|
Menu Close Menu

Jangan Terburu-buru Membubarkan Pers Mahasiswa, Ganti yang Buruk dan Ambil yang Baik

Minggu, 28 Desember 2025 | 16.22 WIB

Ilustrasi.(Dok/Bulaksumurugm)

Oleh: Ach Zainuddin

(Penulis adalah Sekretaris Jenderal PPMI Nasional)

Lensajatim.id, Opini- Pers Mahasiswa tempat mahasiswa belajar tentang Jurnalistik yang seringkali para aktivis pers mahasiswa menganggap tempat orang orang yang kritis dan adaptif dalam menyikapi isu kampus ataupun isu ketimpangan sosial dikalangan masyarakat.

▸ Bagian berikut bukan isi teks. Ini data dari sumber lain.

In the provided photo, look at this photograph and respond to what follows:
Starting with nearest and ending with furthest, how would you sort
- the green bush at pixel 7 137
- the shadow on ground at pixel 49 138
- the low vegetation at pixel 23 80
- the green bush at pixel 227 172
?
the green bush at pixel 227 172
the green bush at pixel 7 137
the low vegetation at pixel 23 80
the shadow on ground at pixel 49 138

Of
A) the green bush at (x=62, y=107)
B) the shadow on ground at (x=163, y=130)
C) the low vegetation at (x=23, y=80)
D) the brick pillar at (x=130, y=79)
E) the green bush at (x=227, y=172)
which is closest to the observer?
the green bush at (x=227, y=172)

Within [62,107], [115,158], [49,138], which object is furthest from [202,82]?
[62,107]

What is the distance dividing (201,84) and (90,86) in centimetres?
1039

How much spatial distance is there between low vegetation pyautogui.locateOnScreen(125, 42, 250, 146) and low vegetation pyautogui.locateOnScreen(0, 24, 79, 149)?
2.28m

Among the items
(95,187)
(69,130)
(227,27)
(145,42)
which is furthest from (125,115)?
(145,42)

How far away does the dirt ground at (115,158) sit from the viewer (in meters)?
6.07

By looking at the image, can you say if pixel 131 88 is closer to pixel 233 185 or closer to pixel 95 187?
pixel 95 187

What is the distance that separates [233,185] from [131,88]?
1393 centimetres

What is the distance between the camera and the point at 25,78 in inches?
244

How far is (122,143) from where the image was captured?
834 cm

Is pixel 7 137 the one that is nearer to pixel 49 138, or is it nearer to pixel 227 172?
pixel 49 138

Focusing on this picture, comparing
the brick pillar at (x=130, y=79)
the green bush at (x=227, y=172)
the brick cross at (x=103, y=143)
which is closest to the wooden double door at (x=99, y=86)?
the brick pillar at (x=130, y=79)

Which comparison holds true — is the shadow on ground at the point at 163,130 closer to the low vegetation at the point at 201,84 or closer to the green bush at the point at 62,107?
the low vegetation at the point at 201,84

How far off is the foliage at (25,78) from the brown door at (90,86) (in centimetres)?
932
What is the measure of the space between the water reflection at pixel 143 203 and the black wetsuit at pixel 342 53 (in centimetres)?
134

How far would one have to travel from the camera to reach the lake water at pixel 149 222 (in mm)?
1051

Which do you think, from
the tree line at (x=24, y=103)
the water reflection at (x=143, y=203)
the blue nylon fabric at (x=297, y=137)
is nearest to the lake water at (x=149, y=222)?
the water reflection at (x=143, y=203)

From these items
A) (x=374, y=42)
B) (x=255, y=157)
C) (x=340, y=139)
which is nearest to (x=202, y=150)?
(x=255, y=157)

Belakangan ini banyak aktivis pers mahasiswa mempersoalkan tentang situasi pers mahasiswa sendiri, sehingga tak sedikit yang membuat esai berisi kritik konstruktif untuk kembali mengingatkan kepada pers mahasiswa agar tidak terlalu jauh bergelimang dengan dunia aktivis pers mahasiswa yang sering kali masih mementingkan kepentingan pribadi jauh lebih tinggi dari pada kepentingan organisasinya.


Padahal kita tahu bahwa menjadi aktivis pers mahasiswa tidaklah mudah, butuh konsistensi dalam berproses, mental yang kuat dalam menjalankan tugas jurnalistik, sehingga tidak selesai rasanya bagi saya ketika aktivis pers mahasiswa hari ini sudah cenderung mampu dalam menyajikan produk Jurnalistik yang bersifat independen, aktual, tajam dan terpercaya jika belum bisa memastikan dirinya bahwa tidak ada kepentingan dirinya di atas kepentingan organisasi.  melainkan aktivis Pers Mahasiswa selalu bersama dengan keberanian, kejujuran, keberanian. Serta mampu memiliki tanggungjawab yang tinggi terhadap organisasi.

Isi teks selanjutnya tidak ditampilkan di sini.